[Textauszug]

Die Seele fliegt, soweit der Himmel reicht – Homo faber contra Philon von Alexandria und Eduard Mörike

Manchem mag die Überschrift meines Postes vom 13. Oktober – Vögelschwärme sind tanzende Galaxien, sind unsere Gedanken und Seelenflüge – reichlich mystisch vorgekommen sein, und mystisch bedeutet ja für den ein oder anderen (zu) entrückt, abgehoben, unbewiesen, irreal.

Nun, Mystiker, zu denen ich nicht die Ehre habe, mich rechnen zu dürfen, kümmern sich nicht um solche Wertungen. 
Auch Eduard Mörike nicht, der 21-jährig mystisch schrieb, dass seine Seele einem Kristall gleiche und er wahrnahm:

Die Seele fliegt, soweit der Himmel reicht.

Mörike bezog sich hier auf jenen existentiell wichtigen Moment zwischen Schlaf und Aufgewachtsein, kurz bevor –wie der junge Autor formuliert – der Tag "Die Purpurlippe, die geschlossen lag" durch seine "königlichen Flüge" vergessen macht.
Ein bemerkenswertes Gedicht, dieses An einem Wintermorgen, vor Sonnenaufgang.

Reichlich mystisch, könnte man meinen - und doch so wahr, wie ich darzulegen versucht habe.

Wem kommt nicht als Dokument eines Menschen, der Mystik total ablehnt, Homo faber kurz nach seinem Flugzeugabsturz in der Wüste von Tamaulipas in den Sinn, lange, bevor sich uns am Schluss des Buches ein ganz anderer präsentiert; da ist er nicht mehr jener, der zu Anfang mystisch gleich weibisch gleich hysterisch setzt und dementsprechend "philosophiert":

Ich glaube nicht an Fügung und Schicksal, als Techniker bin ich gewohnt, mit den Formeln der Wahrscheinlichkeit zu rechnen. Wieso Fügung? (...) Ich brauche, um das Unwahrscheinliche als Erfahrungstatsache gelten zu lassen, keinerlei Mystik. Mathematik genügt mir (...) Ich habe mich schon oft gefragt, was die Leute eigentlich meinen, wenn sie von Erlebnis reden. Ich bin Techniker und gewohnt, die Dinge zu sehen, wie sie sind. Ich sehe alles, wovon sie reden, sehr genau; ich bin ja nicht blind. Ich sehe den Mond über der Wüste von Tamaulipas - klarer als je, mag sein, aber eine errechenbare Masse, die um unseren Planeten kreist, eine Sache der Gravitation, interessant, aber wieso ein Erlebnis? Ich sehe die gezackten Felsen, schwarz vor dem Schein des Mondes; sie sehen aus, mag sein, wie die gezackten Rücken von urweltlichen Tieren, aber ich weiß: Es sind Felsen, Gestein, wahrscheinlich vulkanisch, das müsste man nachsehen und feststellen. Wozu soll ich mich fürchten? Es gibt keine  urweltlichen Tiere mehr. Wozu sollte ich sie mir einbilden? Ich sehe auch keine versteinerten Engel, es tut mir Leid; auch keine Dämonen, ich sehe, was ich sehe: die üblichen Formen der Erosion, dazu meinen langen Schatten auf dem Sand, aber keine Gespenster. Wozu weibisch werden? Ich sehe auch keine Sintflut, sondern Sand, vom Mond beschienen, vom Wind gewellt wie Wasser, was mich nicht überrascht (...) Wozu hysterisch sein? Gebirge sind Gebirge, auch wenn sie in gewisser Beleuchtung, mag sein, wie irgendetwas anderes aussehen, es ist aber die Sierra Madre Oriental, und wir stehen nicht in einem Totenreich, sondern in der Wüste von Tamaulipas, Mexiko, ungefähr sechzig Meilen von der nächsten Straße entfernt, was peinlich ist, aber wieso ein Erlebnis? Ein Flugzeug ist für mich ein Flugzeug, ich sehe keinen ausgestorbenen Vogel dabei, sondern eine Super-Constellation mit Motor-Defekt, nichts weiter, und da kann der Mond sie bescheinen, wie er will. Warum soll ich erleben, was gar nicht ist?

[/Textauszug]
[Vorgegebenes Material]

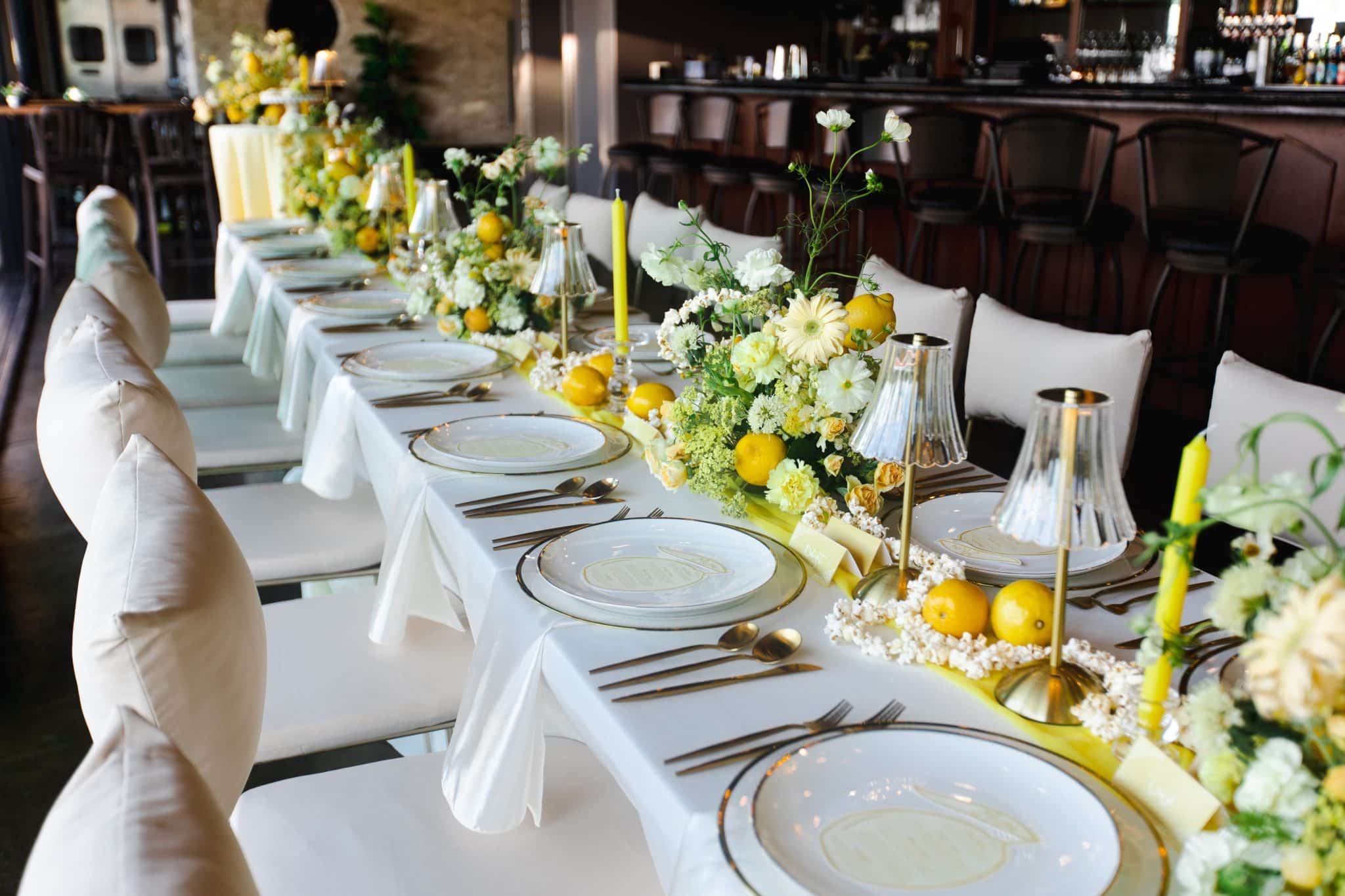 Premium Luxe Gold Package — real Fiesta Events setup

[/Vorgegebenes Material]

## Aufgabe
Übersetze diesen Satz aus dem Text über Mörike und Homo faber ins Englische: „Ich bin Techniker und gewohnt, die Dinge zu sehen, wie sie sind.“ Die Zeilen oben werden hier nicht gebraucht.

## Lösung
I am a technician and accustomed to seeing things as they are.